Nearly 50 years after the creation of the Fifth Republic by General Charles de Gaulle, Nicolas Sarkozy wants to change France’s fundamental institutions. But, with a majority of the public supporting the Fifth Republic's main principles – such as direct election of the president and a strong executive – any institutional rebalancing is unlikely to alter the constitutional structure very much.

PARIS – Nearly 50 years after the creation of the Fifth Republic by General Charles de Gaulle, Nicolas Sarkozy wants to change France’s fundamental institutions. An expert council will send him its proposals by November 1.

Whereas British democracy is deeply rooted despite its supposedly “unwritten” constitution, and the US constitution has been amended only 26 times since 1787, France has redrafted its constitution 15 times since 1789. Only the Third Republic (1875-1940) lasted longer than the current Fifth Republic.

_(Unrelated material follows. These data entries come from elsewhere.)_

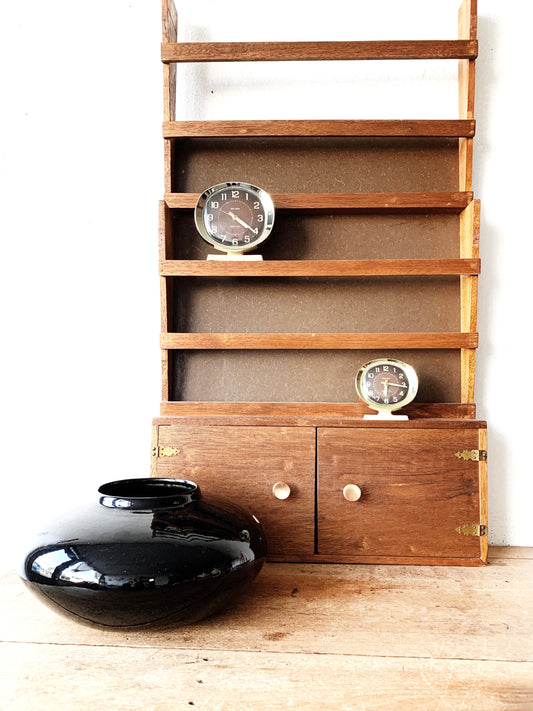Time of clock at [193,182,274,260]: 4:21
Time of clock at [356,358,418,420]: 6:16
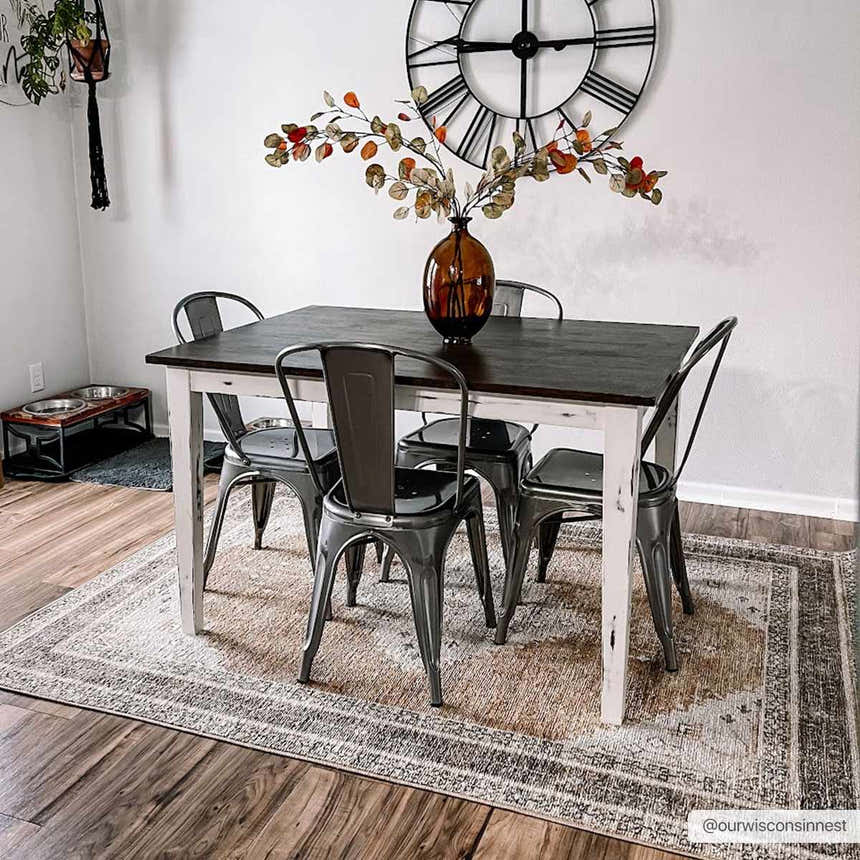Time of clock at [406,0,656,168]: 9:14
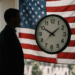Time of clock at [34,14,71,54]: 1:50
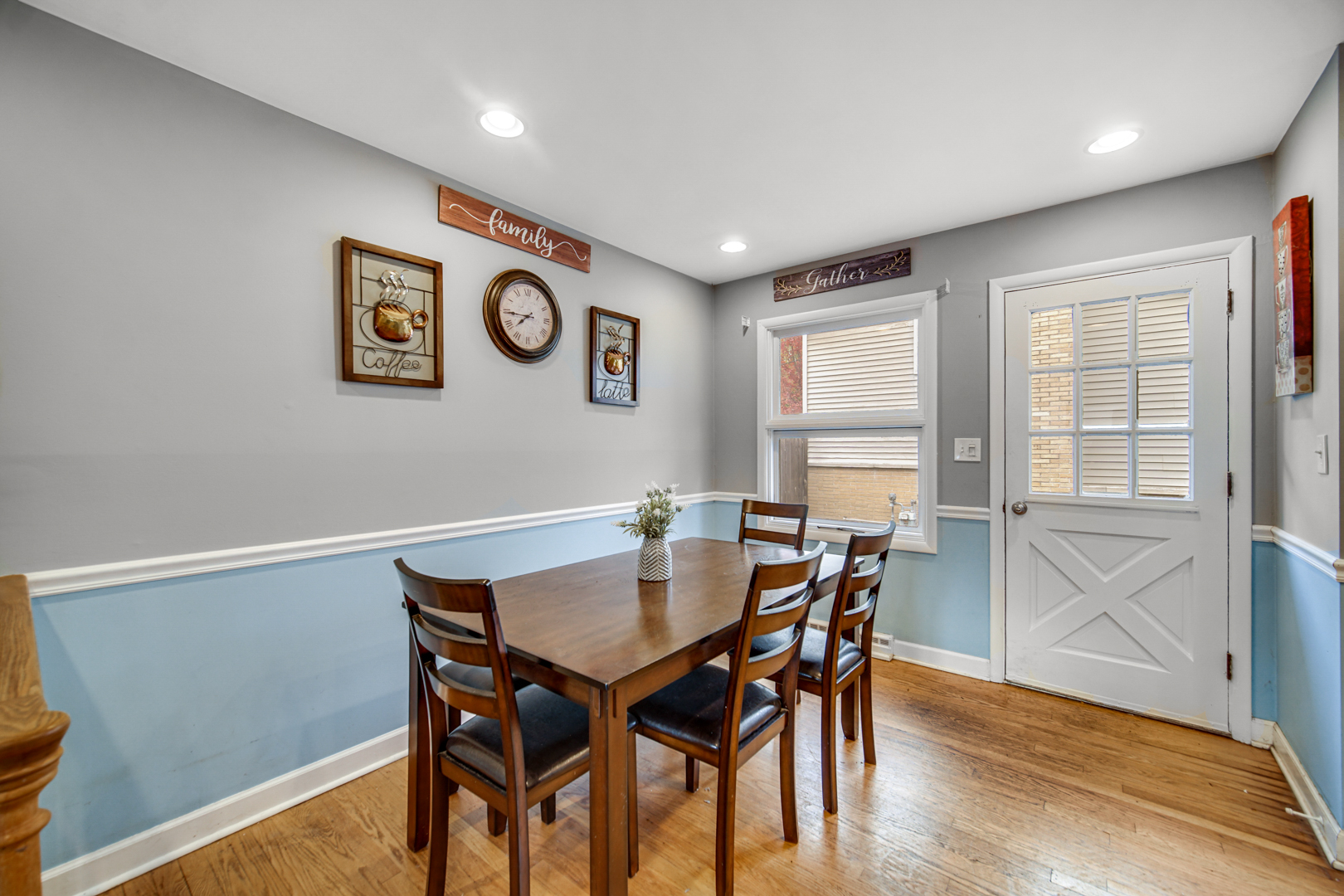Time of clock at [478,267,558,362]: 7:44
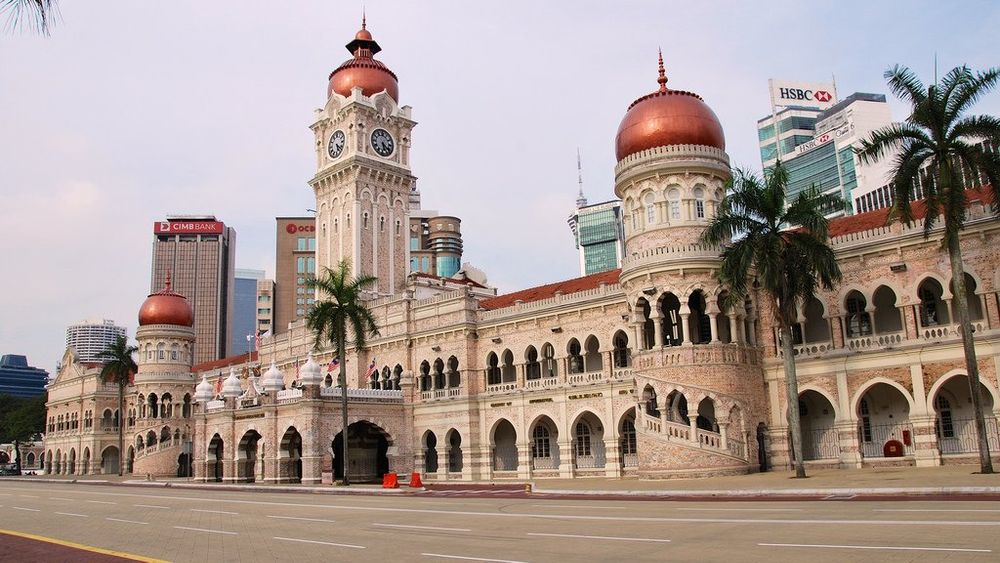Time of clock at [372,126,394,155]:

Established quickly in 1958 by de Gaulle in the midst of the Algerian crisis, tthe institutions of the Fifth Republic came under fire from the very first day. The antagonism that much of the left felt toward the Fifth Republic, which was tailored to fit de Gaulle’s outsized figure, faded only in 1981, when François Mitterrand, one of de Gaulle’s most vocal opponents, benefited from the power vested in the presidency.